TEXT PASSAGE:
I’m not always good at celebrating success. Probably because I get overachievy and can be quite hard on myself. Always looking to the next step on my path to said success. But today…I pause and say…YES! Success!!!
Indeed, there has been much MAUD excitement over the past few weeks and I’ve moved to a new house. I have been taking photos of these changes and hope to write about this more shortly, but today it is time to celebrate and commemorate the week Maud officially launched into the world (it was also the week before I moved hence this very late blog post.) Today I’ll talk about Toronto and then my next post will be about Charlottetown.
On May 2nd, MAUD had its Toronto launch at Ben McNally Books and there was raspberry cordial,
and three different kind of shortbread cookies bakes by Pantry Baked Goods.
People from across my life came, a convergence of friends and family. Some who flew in from Seattle or took a train from Montreal. Others manipulated time and space so they could take the afternoon and celebrate with me. I had never really thrown anything like this–anything really–for myself, so it was kind of incredible to see everyone. The only word for it is gratitude.
Then Vikki Vansickle, writer and publicist extraordinaire said kind things.
And then my editor, Lynne Missen, said some lovely things, too.
Honesty time. I could tell you that I read well and my speech went off perfectly, but that would be a lie. The truth is, I have learned how to speak in front of people. It doesn’t come easily to me. In a rather un-Leo-like behaviour, I am not a fan of being the centre of attention. I’ve learned that if I can prepare beforehand, have words that I can speak from so I don’t forget words and, better yet, have a podium or something to speak from, I’m happy. Also podiums hide you a little bit.
At the book signing there was no podium. I was standing in front of a table with all of my dearest people around me and some I didn’t know (which was so cool!) and I was very nervous. Now, when I am nervous I shake. Badly. In fact, I can no longer play piano in front of a crowd because when I do I actually physically cannot play. It is that bad.

WRITTEN REQUEST A: Extract every line of the records that contains the string "anything".

RECORDS SUPPLIED:
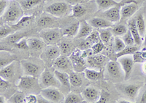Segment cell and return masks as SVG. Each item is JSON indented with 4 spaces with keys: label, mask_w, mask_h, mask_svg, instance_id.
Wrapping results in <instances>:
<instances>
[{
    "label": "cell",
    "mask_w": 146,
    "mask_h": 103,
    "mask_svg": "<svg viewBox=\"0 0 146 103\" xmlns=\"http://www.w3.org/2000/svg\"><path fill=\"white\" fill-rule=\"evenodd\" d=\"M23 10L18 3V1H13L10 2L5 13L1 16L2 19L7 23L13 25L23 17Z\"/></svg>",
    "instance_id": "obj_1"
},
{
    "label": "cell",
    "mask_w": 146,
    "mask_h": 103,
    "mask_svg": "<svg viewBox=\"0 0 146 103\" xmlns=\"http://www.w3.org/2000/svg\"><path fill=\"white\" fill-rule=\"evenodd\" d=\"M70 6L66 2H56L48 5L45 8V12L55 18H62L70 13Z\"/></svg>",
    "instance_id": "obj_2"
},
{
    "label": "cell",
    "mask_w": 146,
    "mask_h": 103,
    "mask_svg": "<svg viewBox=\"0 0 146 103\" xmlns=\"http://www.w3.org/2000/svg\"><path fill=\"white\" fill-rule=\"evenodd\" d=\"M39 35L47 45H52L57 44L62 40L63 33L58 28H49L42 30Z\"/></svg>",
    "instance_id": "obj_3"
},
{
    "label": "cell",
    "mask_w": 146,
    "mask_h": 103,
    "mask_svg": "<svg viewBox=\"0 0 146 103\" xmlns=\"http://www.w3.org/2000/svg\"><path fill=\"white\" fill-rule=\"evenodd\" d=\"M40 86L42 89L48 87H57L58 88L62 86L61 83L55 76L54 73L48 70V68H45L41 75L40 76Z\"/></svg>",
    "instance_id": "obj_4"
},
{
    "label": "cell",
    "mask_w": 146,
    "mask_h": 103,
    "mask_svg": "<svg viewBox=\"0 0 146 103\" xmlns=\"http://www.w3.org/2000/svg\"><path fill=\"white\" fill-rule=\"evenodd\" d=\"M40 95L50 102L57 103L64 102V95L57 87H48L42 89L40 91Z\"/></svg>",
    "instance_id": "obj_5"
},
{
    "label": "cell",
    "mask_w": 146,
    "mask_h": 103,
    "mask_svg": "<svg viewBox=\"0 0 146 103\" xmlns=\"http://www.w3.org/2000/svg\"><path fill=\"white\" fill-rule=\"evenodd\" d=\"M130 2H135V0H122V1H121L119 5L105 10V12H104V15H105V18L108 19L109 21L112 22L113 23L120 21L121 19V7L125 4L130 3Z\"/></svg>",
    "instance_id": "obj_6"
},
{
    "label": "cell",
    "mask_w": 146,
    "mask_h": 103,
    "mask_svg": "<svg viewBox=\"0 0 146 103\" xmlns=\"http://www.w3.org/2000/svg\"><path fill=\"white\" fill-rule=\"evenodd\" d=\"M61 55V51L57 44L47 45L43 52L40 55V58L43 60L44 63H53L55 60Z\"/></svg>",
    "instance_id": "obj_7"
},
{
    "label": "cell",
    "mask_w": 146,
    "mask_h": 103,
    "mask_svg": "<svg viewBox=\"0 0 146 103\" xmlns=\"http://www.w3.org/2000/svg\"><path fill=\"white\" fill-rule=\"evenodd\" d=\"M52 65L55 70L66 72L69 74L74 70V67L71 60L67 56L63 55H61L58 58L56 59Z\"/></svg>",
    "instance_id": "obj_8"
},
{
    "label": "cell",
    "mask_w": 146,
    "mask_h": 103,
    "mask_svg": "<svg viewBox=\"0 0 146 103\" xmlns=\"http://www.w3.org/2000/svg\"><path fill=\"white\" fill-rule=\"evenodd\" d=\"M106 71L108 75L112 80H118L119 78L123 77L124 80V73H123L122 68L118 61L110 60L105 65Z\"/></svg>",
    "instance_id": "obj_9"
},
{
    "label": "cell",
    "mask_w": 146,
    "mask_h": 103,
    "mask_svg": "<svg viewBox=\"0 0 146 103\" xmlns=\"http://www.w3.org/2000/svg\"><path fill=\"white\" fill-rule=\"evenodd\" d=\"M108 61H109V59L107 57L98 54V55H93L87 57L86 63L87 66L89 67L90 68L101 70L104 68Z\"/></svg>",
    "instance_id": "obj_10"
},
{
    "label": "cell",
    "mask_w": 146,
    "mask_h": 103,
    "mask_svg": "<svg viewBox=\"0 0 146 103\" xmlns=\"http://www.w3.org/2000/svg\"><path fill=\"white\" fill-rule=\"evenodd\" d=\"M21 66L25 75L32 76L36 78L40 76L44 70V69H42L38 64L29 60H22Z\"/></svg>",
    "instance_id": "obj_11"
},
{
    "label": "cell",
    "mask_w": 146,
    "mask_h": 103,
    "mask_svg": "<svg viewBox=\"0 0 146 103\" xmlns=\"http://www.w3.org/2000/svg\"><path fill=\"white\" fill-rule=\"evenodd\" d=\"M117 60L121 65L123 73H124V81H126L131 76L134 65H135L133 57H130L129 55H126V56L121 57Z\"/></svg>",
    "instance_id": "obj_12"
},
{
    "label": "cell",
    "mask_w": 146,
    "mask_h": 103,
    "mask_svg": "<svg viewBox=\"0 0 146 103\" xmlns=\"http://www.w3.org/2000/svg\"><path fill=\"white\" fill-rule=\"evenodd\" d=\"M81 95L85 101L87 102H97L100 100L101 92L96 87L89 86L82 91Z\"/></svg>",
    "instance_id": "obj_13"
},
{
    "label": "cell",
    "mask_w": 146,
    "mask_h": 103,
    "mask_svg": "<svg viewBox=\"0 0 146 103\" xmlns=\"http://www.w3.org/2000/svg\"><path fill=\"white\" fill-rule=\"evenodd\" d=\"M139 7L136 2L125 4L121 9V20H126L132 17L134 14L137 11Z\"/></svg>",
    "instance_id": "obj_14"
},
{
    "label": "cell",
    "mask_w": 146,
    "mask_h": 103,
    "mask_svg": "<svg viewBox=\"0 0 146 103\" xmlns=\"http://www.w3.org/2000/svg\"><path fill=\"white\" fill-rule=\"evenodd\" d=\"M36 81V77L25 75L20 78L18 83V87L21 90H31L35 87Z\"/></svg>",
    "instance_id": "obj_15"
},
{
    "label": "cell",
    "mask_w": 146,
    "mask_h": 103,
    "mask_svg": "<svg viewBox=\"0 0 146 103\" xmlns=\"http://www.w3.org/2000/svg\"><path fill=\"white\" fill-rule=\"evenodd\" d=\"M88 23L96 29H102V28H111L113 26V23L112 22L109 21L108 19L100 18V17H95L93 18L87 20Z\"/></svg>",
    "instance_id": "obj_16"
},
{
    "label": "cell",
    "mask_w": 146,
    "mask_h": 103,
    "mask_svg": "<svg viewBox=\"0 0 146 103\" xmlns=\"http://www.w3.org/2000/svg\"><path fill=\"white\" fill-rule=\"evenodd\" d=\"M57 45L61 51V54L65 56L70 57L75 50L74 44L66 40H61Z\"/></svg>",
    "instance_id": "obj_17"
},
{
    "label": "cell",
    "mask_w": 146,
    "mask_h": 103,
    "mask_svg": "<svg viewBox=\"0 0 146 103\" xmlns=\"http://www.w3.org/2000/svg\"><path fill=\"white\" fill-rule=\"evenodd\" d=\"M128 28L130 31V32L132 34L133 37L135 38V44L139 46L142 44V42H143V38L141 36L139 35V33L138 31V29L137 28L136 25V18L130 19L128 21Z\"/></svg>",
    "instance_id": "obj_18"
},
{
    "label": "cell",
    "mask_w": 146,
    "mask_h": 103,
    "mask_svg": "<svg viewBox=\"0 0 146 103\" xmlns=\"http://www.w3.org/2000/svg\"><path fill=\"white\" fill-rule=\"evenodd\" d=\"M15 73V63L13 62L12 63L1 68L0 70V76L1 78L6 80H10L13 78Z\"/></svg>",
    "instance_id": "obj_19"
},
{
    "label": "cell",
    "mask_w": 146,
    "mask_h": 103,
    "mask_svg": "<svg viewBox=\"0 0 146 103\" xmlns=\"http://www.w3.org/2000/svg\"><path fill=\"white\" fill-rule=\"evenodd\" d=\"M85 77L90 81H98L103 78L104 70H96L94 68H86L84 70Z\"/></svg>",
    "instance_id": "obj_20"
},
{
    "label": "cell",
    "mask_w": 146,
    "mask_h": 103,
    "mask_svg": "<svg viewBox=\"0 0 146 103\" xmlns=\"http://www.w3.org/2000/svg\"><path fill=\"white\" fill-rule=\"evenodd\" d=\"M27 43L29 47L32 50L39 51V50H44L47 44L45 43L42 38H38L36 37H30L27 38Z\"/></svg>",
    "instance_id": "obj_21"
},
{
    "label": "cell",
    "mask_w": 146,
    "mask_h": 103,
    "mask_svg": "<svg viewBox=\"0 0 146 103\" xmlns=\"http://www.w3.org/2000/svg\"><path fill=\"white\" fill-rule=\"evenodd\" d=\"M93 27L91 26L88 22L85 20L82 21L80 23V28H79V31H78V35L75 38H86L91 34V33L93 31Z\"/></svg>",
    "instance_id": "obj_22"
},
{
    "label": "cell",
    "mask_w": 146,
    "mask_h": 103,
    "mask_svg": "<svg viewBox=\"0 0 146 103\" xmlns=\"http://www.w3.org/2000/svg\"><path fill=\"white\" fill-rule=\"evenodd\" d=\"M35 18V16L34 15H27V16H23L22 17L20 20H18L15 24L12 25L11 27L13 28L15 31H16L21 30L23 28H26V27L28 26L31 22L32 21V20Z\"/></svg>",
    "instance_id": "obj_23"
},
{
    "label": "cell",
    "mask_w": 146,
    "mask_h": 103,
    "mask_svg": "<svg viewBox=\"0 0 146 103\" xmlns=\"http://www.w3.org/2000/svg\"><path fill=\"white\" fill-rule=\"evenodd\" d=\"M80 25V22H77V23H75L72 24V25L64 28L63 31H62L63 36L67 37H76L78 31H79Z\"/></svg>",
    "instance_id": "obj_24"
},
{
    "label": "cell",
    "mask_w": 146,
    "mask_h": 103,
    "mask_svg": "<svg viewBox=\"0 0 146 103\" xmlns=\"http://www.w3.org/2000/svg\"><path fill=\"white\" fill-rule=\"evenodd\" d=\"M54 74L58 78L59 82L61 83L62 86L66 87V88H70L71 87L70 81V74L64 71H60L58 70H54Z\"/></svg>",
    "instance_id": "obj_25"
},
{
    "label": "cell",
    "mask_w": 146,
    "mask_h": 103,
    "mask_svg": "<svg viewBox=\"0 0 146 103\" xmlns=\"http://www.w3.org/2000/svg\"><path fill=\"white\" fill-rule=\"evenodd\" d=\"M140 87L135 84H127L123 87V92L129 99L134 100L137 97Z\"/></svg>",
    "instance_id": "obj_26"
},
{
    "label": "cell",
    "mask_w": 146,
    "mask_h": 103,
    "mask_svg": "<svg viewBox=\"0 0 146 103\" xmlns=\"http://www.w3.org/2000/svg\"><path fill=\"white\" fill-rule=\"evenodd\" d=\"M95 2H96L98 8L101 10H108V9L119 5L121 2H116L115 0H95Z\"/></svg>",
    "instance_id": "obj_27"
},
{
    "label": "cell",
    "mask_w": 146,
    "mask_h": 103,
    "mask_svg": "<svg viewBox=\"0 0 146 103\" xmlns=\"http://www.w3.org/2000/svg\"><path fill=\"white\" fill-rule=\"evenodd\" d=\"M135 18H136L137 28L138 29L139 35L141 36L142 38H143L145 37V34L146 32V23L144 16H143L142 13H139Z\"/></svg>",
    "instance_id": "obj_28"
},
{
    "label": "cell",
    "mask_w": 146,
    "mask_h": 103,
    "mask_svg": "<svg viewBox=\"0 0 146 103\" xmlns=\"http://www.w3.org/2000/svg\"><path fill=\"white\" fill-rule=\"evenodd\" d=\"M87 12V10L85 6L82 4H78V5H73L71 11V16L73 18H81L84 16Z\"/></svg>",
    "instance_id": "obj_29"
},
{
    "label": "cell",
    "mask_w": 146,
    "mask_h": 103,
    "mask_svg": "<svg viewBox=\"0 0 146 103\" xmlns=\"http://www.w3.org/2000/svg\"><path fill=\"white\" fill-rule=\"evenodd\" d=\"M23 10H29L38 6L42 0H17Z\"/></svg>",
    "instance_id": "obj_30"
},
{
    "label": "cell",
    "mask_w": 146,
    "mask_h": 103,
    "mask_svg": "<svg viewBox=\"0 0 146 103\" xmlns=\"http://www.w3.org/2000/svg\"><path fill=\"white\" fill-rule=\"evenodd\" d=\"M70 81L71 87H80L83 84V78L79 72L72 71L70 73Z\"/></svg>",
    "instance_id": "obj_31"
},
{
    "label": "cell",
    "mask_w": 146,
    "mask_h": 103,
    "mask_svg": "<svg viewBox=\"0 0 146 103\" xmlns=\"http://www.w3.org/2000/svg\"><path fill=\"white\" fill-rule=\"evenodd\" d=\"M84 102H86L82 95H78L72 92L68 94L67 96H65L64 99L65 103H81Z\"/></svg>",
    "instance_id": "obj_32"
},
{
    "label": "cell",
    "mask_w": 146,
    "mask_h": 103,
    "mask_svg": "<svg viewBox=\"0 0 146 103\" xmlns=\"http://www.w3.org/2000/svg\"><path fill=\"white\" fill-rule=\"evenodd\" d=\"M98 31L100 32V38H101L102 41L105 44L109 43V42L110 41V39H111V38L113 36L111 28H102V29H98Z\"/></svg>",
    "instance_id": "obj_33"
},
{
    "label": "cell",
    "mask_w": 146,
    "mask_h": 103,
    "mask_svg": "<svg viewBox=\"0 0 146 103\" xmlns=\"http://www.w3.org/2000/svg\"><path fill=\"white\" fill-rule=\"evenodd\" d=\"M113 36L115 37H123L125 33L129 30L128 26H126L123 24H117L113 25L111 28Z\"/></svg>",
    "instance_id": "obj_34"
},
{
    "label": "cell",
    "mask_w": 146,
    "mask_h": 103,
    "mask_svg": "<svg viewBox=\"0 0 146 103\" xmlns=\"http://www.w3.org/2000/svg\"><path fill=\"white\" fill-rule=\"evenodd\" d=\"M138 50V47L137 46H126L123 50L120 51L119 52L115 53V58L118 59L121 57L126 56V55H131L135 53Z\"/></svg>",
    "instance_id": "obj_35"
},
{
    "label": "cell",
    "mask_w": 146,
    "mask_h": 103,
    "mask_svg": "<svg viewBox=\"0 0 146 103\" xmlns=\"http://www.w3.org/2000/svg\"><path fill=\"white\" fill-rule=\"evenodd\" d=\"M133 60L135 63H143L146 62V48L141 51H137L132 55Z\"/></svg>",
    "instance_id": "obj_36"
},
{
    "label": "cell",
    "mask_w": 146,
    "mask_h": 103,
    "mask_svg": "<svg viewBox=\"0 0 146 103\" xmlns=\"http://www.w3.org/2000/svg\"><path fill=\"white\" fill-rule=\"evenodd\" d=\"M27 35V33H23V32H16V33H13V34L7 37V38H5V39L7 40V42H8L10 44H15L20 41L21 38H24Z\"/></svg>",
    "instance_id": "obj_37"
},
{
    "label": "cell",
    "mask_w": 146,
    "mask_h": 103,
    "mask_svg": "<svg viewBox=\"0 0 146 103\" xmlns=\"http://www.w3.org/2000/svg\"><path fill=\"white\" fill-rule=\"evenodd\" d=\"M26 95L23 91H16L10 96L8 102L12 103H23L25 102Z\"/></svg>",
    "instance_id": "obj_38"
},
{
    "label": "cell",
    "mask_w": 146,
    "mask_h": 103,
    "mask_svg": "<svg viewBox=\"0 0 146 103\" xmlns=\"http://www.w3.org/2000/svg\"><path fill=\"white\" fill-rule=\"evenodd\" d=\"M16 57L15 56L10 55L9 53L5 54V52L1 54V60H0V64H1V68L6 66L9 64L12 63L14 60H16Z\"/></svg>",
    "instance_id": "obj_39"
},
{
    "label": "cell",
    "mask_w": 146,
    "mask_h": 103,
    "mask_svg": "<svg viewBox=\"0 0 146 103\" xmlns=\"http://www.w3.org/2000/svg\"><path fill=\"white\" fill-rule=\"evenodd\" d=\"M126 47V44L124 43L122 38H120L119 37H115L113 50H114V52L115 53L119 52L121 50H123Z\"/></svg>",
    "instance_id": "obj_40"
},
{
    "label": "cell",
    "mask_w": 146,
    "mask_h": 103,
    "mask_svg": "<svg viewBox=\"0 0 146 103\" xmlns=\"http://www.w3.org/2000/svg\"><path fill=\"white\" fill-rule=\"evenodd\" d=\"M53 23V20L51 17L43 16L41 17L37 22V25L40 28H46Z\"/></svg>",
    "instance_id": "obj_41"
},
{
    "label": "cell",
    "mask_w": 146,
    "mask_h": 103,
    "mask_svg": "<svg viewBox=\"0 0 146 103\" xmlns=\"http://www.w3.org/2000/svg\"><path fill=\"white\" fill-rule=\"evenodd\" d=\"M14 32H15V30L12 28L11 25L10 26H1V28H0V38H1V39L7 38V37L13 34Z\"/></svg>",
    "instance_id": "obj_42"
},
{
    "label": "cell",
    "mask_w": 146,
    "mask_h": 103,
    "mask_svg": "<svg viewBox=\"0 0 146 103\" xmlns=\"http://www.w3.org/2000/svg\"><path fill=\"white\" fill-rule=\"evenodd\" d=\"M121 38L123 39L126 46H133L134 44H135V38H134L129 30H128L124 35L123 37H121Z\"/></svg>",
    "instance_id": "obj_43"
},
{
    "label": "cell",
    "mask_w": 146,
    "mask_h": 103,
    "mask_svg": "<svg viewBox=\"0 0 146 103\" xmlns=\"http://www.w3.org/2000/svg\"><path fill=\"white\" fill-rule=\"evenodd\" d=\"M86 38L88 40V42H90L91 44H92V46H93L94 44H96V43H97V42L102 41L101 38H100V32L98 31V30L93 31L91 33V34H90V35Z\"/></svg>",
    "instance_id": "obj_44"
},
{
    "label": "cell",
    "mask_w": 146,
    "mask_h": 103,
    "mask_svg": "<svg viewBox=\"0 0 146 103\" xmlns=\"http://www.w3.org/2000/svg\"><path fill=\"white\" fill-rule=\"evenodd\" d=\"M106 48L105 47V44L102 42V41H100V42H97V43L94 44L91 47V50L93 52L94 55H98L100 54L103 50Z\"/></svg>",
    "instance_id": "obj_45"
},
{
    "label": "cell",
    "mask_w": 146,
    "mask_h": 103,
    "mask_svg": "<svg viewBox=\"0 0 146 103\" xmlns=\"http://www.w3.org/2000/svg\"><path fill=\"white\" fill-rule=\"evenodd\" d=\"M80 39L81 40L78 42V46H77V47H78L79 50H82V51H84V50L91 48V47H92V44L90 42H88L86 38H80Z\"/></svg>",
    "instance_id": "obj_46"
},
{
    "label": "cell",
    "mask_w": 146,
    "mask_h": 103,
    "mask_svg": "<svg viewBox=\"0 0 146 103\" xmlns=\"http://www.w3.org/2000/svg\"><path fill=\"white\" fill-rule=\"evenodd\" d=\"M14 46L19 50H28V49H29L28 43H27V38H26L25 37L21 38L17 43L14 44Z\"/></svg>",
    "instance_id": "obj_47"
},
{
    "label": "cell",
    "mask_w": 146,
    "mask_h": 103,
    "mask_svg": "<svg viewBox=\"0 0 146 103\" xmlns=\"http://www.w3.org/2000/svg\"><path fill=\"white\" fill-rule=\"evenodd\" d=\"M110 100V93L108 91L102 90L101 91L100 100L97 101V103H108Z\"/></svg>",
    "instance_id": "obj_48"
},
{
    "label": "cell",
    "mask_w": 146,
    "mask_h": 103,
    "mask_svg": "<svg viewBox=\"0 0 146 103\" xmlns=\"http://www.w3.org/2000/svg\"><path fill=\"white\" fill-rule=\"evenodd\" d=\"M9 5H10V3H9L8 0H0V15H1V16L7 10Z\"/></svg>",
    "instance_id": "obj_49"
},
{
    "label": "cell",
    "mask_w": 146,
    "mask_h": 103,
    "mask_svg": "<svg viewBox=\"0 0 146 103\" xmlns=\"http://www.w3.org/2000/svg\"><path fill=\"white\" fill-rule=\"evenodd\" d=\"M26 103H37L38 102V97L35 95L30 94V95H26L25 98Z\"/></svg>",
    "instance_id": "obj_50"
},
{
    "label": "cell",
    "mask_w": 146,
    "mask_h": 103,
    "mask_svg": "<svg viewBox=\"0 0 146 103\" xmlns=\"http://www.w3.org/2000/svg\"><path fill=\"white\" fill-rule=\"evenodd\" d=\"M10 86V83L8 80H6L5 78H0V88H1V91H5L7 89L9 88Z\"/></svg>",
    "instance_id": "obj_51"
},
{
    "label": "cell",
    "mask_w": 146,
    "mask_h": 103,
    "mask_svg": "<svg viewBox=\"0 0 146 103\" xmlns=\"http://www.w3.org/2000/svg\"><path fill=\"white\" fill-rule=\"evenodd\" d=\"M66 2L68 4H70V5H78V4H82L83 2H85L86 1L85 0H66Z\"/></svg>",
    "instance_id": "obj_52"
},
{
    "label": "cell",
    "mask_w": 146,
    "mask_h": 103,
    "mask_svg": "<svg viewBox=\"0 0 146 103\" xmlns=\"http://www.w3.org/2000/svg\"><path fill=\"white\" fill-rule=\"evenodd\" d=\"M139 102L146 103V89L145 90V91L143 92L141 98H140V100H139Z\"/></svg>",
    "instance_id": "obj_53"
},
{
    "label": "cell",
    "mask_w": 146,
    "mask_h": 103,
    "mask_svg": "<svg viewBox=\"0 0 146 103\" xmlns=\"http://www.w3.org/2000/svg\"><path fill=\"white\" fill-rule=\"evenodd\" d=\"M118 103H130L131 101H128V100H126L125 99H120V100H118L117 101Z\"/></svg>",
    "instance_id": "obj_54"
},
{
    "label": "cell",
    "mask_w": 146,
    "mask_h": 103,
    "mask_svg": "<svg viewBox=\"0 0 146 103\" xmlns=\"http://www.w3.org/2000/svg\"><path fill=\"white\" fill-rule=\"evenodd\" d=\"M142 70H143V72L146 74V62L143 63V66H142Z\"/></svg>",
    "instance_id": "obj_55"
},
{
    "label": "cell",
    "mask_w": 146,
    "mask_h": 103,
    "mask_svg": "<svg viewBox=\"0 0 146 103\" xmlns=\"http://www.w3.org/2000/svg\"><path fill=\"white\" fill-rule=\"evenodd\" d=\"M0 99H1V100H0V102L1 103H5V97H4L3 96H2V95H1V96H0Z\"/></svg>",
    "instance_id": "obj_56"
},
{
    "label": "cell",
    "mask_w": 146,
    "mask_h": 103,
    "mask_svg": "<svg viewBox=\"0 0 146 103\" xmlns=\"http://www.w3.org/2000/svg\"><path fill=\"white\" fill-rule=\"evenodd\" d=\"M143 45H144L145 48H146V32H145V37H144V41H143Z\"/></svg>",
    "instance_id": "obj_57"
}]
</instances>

--

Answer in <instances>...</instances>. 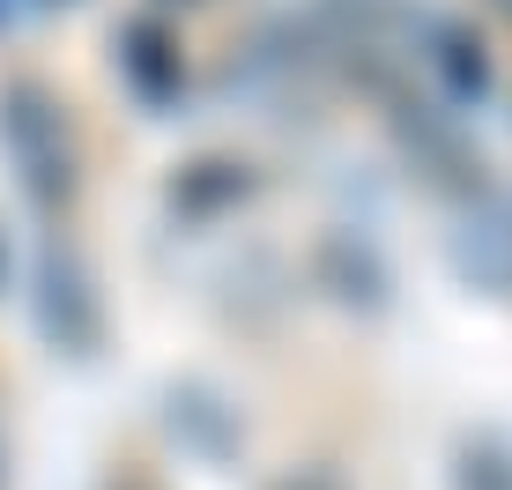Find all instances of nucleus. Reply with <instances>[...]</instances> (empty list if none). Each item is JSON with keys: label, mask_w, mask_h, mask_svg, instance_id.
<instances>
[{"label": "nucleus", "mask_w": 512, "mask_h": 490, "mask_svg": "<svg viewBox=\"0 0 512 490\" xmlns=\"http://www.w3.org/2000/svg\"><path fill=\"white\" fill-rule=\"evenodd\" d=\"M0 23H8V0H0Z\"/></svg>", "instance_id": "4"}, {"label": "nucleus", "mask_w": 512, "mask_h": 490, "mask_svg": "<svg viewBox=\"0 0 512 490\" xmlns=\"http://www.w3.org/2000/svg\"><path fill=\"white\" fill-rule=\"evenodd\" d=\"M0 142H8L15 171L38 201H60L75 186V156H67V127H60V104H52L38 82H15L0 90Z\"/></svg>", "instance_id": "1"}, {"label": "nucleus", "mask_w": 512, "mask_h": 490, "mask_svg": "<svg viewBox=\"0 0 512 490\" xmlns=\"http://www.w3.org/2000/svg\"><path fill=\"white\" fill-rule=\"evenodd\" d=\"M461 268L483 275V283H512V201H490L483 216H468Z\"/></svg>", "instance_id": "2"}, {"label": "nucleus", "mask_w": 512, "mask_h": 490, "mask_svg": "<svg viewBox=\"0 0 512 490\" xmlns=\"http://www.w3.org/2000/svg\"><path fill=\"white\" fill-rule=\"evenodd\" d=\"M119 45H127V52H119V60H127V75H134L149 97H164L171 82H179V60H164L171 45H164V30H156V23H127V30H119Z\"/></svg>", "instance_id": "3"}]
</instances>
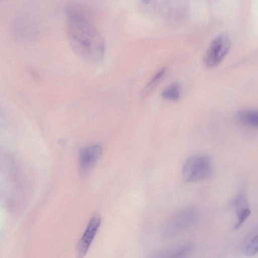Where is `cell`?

--

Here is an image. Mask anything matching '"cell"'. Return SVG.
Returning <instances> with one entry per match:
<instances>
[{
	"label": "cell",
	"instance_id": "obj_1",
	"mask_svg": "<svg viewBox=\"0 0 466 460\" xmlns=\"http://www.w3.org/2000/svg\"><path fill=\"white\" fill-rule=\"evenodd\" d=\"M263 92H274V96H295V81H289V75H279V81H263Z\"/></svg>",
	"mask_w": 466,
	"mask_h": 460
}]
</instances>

WRITTEN REQUEST B: Summarize the blog post in two sentences.

FINAL ANSWER A:
Here is an image. Mask anything matching '"cell"'. Return SVG.

FINAL ANSWER B: The author celebrates the week MAUD officially launched, describing the May 2nd Toronto launch at Ben McNally Books, which had raspberry cordial, shortbread from Pantry Baked Goods, and friends and family, some of whom came from Seattle and Montreal, plus kind words from Vikki Vansickle and editor Lynne Missen. The author admits that public speaking doesn't come easily and that preparation and a podium help, but at the signing there was no podium, and the author was very nervous and shakes badly when nervous.